The attorney, Thomas Butters of Boston, represented the owners, known as Kings Pre-Paid Phone Cards LLC. That company is registered by the state under a man named Alfred DeLeon, who has a residence listed in Billerica. The company is listed as having its office in a $2.1 million mansion in Needham, which was the former home of the former vice president of Raytheon, oddly enough.

“These are vending machines,” said Butters. “The difference is we’re selling a product. It’s valuable. When people put money in, they’re buying a phone card. They have the opportunity, if they want to afterward, to play the sweepstakes…The difference is, you’re getting something of value when you put money into the machine.”

Secondly, he said, is that you can play the machine for free, without buying the card, if you fill out some paperwork.

“The second thing that’s different is you can take part in the sweepstakes for free,” he said. “It’s just like Burger King and their free scratch games.
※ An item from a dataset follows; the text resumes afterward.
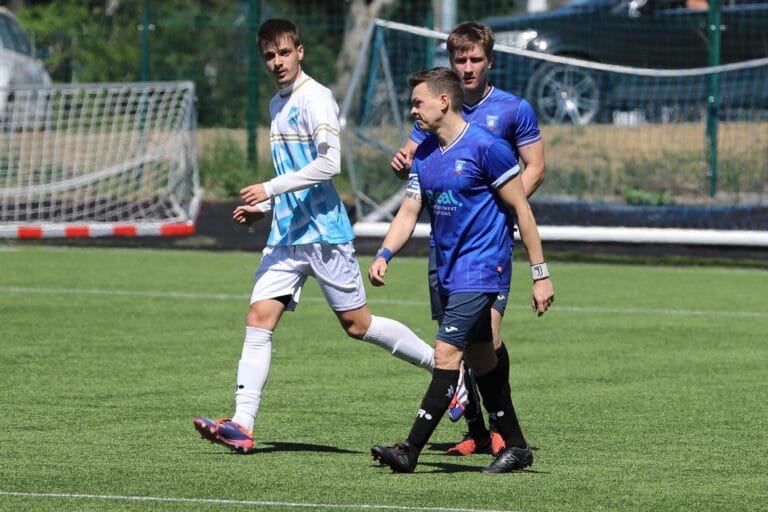Enrico Forabosco and Jan Kołodzieski of Krakow Dragoons FC walking next to an opponent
If you go and put up a stink, they’ll allow you to participate without buying anything.”

Murphy wasn’t so convinced by Butters’ arguments and smelled something fishy.

“Most people clearly were putting the money in the machine, and if you gathered enough credits, they paid you at the store or you got some sort of voucher,” he said. “It looks like a duck, if you know what I mean…The whole thing seems to hinge on the vague premise it’s a promotional sweepstakes and not a gambling machine.”
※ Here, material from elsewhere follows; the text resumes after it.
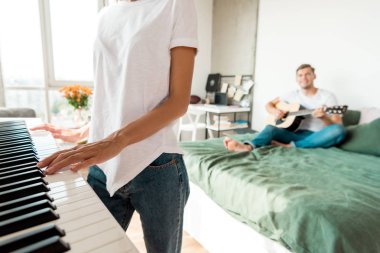 yatakta kız elektronik piyano evde oynarken süre akustik gitar çalmak adamın kısmi görünümü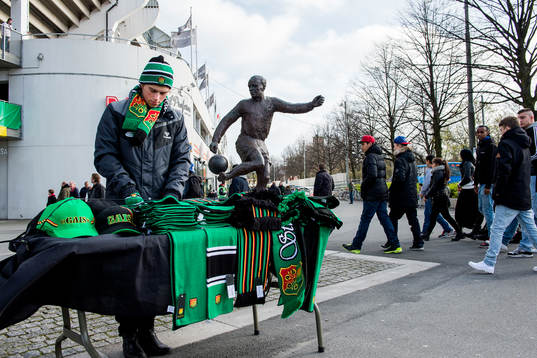 En souvenirförsäljare utanför arenan innan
Murphy said he reached out to the Lottery Commission, the Attorney General’s Office and the Revere License Commission, none of which were helpful in clarifying whether these machines were legal.

“[The court cases] have made us somewhat leery of acting brashly and going in and confiscating the machines,” said Murphy. “Initially, I was zealous in getting to the bottom of it, and my attentions have been somewhat frustrated…There was really no short resolution to the questions I proposed…Lacking any clear-cut violation that I can reasonably identify, I’ve been sort of sitting on my hands.”

Murphy and Police Chief Terence Reardon have both been monitoring a similar case with King’s in Salisbury, where the police department raided several stores, confiscated several machines and considered filing illegal gambling charges.

If and when that case is resolved, Revere Police said they would act accordingly.

Butters said the case in Salisbury is one of the police not knowing the law.

“The police there actually got a warrant and removed the machines and the money in the machines,” said Butters. “We’re working on that now, and there are no criminal complaints filed. There are two potential problems here. Police may not know the law, and if it looks like a video poker machine, they might think it is one.”

In the meantime, the Revere Police said storeowners shouldn’t rush out to fill their stores with these questionable machines.

“It clearly is an unresolved issue,” said Murphy. “When we do get clarification, we will be prepared to act, and anyone who has them will have them at their own peril.”